◆ Work request
Nothing but the text should be carried over: reproduce all the data exactly and leave out every image.

◆ The data
BEGIN
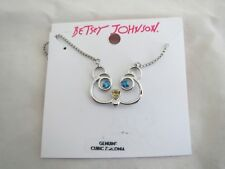 and yellow crystal necklace, Nwt Betsey Johnson gold tone bear~blue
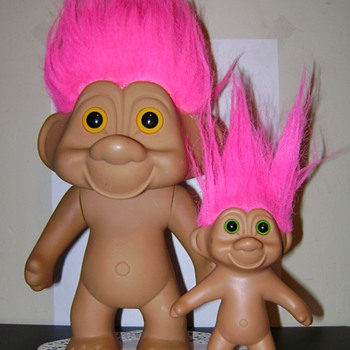 Dam Big Troll and Dam Little Troll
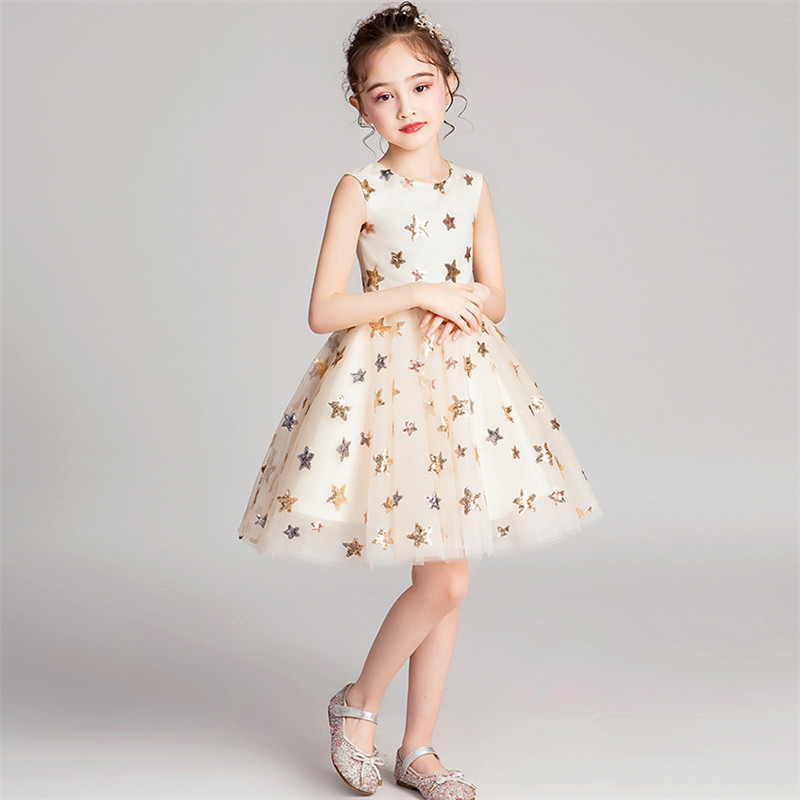 2019Spring Summer Luxury New O-Neck Sequined Baby Kids Birthday Evening Party Prom Dress Little Girls Teens Wedding Mesh Dress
END
◆ Solution below
 and yellow crystal necklace, Nwt Betsey Johnson gold tone bear~blue
 Dam Big Troll and Dam Little Troll
 2019Spring Summer Luxury New O-Neck Sequined Baby Kids Birthday Evening Party Prom Dress Little Girls Teens Wedding Mesh Dress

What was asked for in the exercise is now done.